Dream & Discover
Discover Amy Sherald, The Boy with the Big Fish, 2016
American painter Amy Sherald’s bold portraits are visually arresting and culturally significant in equal parts. Not only is the Georgia-born, Baltimore-based artist the first woman and first African-American to ever receive the grand prize in the 2016 Outwin Boochever Portrait Competition from the National Portrait Gallery in Washington D.C, but in 2018 she was selected by First Lady Michelle Obama to paint her portrait for the official commission from that same gallery. While her warm, startling portrait of the First Lady may have shot Sherald to fame, her colourful portraits of anonymous African American figures are equally intriguing.

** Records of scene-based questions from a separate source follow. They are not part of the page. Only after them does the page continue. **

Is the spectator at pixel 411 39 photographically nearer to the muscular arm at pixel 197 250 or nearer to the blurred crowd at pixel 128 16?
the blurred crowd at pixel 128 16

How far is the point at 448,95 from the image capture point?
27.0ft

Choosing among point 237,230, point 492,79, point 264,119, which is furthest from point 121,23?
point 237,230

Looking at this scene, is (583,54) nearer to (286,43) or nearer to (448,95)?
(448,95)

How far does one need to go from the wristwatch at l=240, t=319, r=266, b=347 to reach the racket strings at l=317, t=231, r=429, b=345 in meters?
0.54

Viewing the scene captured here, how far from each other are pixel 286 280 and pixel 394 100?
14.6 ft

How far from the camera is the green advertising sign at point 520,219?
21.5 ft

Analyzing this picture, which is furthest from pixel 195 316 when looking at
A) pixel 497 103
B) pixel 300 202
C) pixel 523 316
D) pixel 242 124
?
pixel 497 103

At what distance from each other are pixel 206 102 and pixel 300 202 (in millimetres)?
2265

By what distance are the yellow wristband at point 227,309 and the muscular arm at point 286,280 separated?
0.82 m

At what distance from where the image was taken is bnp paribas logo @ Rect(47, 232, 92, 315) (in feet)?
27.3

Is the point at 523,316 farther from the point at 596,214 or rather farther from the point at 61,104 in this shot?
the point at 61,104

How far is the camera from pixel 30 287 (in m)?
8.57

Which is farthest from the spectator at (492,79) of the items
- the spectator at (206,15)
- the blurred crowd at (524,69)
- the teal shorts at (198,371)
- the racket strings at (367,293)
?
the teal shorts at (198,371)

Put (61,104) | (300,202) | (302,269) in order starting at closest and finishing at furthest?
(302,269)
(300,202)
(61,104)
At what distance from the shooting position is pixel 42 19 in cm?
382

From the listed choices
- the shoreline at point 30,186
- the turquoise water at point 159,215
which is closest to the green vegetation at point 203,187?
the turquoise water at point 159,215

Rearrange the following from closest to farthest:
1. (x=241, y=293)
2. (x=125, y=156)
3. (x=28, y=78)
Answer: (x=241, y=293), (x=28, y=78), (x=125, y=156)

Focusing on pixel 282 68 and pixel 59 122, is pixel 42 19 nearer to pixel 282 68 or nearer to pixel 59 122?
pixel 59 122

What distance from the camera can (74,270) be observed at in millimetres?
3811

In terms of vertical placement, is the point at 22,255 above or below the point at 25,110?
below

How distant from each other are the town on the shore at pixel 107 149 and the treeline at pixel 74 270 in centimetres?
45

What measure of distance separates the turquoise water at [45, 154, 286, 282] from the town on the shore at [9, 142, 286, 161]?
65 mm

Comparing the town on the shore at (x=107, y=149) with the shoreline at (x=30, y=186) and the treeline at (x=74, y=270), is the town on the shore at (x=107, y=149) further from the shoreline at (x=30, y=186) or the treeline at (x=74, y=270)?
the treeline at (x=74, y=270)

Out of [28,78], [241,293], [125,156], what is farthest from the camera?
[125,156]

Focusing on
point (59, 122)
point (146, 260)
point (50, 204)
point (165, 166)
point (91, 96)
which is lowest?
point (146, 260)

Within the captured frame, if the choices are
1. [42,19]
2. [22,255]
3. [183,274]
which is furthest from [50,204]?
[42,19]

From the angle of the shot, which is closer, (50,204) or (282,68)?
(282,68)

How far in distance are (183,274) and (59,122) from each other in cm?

In each of Sherald’s portraits, a contemporary African American figure fixes their gaze on the viewer, posed against a different wash of colour — a cornflower yellow, crimson red or, as in this case, a textured green. It’s realism through Sherald’s lens, and the simplicity of the canvas at first look belies the subtle nuances that you uncover once you spend more time studying the portrait. Sherald invites the viewer to invest in that viewing time, and in the process, discover hints of the individual’s personality, mood and character in the details of their expression. The portraits in themselves are a radical act, creating a way for African American subjects to occupy space in a format that has traditionally been preserved for the White and privileged.